Source code for bitermplus._api

"""Sklearn-style API for Biterm Topic Model."""

__all__ = ["BTMClassifier"]

from typing import List, Union, Optional, Dict, Any
import numpy as np
import pandas as pd
from sklearn.base import BaseEstimator, TransformerMixin
from sklearn.feature_extraction.text import CountVectorizer
from sklearn.utils.validation import check_is_fitted

from ._btm import BTM
from ._util import get_biterms



[docs]
class BTMClassifier(BaseEstimator, TransformerMixin):
    """Sklearn-compatible Biterm Topic Model for short text analysis.

    This class provides a scikit-learn compatible interface for the Biterm Topic Model,
    designed specifically for short text analysis such as tweets, reviews, and messages.
    Unlike traditional topic models like LDA, BTM extracts biterms (word pairs) from
    the entire corpus to overcome data sparsity issues in short texts.

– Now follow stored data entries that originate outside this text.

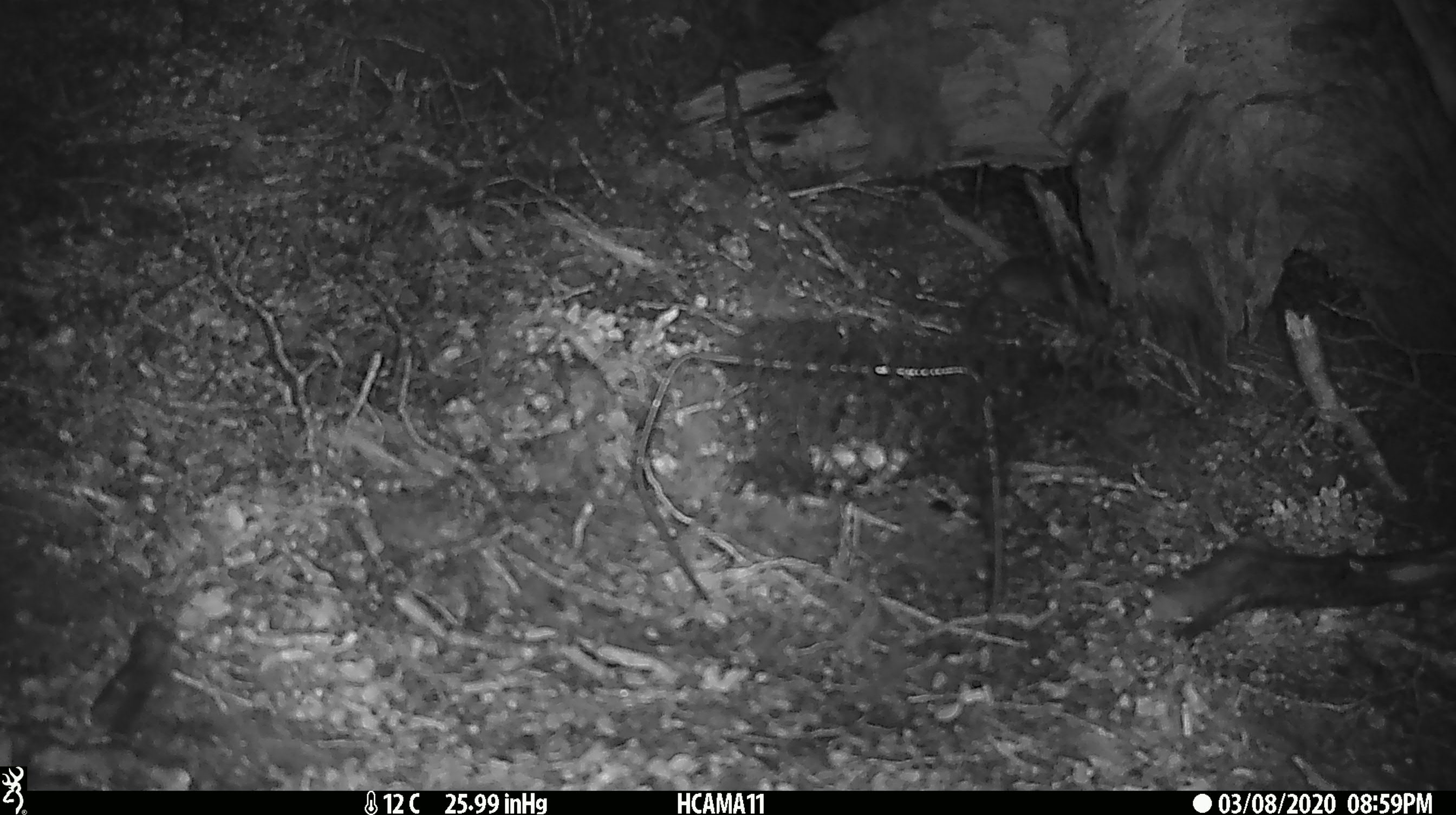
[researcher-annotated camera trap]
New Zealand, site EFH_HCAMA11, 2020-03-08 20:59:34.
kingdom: Animalia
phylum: Chordata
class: Mammalia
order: Rodentia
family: Muridae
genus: Mus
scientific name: Mus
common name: mouse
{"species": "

    The BTMClassifier automatically handles text preprocessing, vectorization, biterm
    generation, model training, and inference, making topic modeling as simple as
    calling fit() and transform().

    Parameters
    ----------
    n_topics : int, default=8
        Number of topics to extract from the corpus.
    alpha : float, default=None
        Dirichlet prior parameter for topic distribution. Controls topic sparsity
        in documents. Higher values create more uniform topic distributions.
        If None, uses 50/n_topics as recommended in the original paper.
    beta : float, default=0.01
        Dirichlet prior parameter for word distribution within topics. Controls
        topic-word sparsity. Lower values create more focused topics.
    max_iter : int, default=600
        Maximum number of Gibbs sampling iterations for model training.
        More iterations generally improve convergence but increase training time.
    random_state : int, default=None
        Random seed for reproducible results. Set to an integer for consistent
        results across runs.
    window_size : int, default=15
        Window size for biterm generation. Biterms are extracted from word pairs
        within this window distance in each document.
    has_background : bool, default=False
        Whether to use a background topic to model highly frequent words that
        appear across many topics (e.g., stop words).
    coherence_window : int, default=20
        Number of top words used for coherence calculation. This affects the
        semantic coherence metric computation.
    vectorizer_params : dict, default=None
        Additional parameters to pass to the internal CountVectorizer for text
        preprocessing. Common options include min_df, max_df, stop_words, etc.
    epsilon : float, default=1e-10
        Small numerical constant to prevent division by zero and improve
        numerical stability in probability calculations.

    Attributes
    ----------
    model_ : BTM
        The fitted BTM model instance containing learned parameters.
    vocabulary_ : numpy.ndarray
        Vocabulary learned from training data (words corresponding to features).
    feature_names_out_ : numpy.ndarray
        Alias for vocabulary_ for sklearn compatibility.
    n_features_in_ : int
        Number of features (vocabulary size) after preprocessing.
    vectorizer_ : CountVectorizer
        The fitted vectorizer used for text preprocessing.

    Methods
    -------
    fit(X, y=None)
        Fit the BTM model to documents.
    transform(X, infer_type='sum_b')
        Transform documents to topic probability distributions.
    fit_transform(X, y=None, infer_type='sum_b')
        Fit model and transform documents in one step.
    get_topic_words(topic_id=None, n_words=10)
        Get top words for topics.
    get_document_topics(X, threshold=0.1)
        Get dominant topics for documents.
    score(X, y=None)
        Return mean coherence score across topics.

    Examples
    --------
    Basic usage:

    >>> import bitermplus as btm
    >>> texts = [
    ...     "machine learning algorithms are powerful",
    ...     "deep learning neural networks process data",
    ...     "natural language processing understands text"
    ... ]
    >>> model = btm.BTMClassifier(n_topics=2, random_state=42)
    >>> model.fit(texts)
    BTMClassifier(n_topics=2, random_state=42)
    >>> doc_topics = model.transform(texts)
    >>> print(f"Shape: {doc_topics.shape}")
    Shape: (3, 2)

    Getting topic words:

    >>> topic_words = model.get_topic_words(n_words=5)
    >>> for topic_id, words in topic_words.items():
    ...     print(f"Topic {topic_id}: {', '.join(words)}")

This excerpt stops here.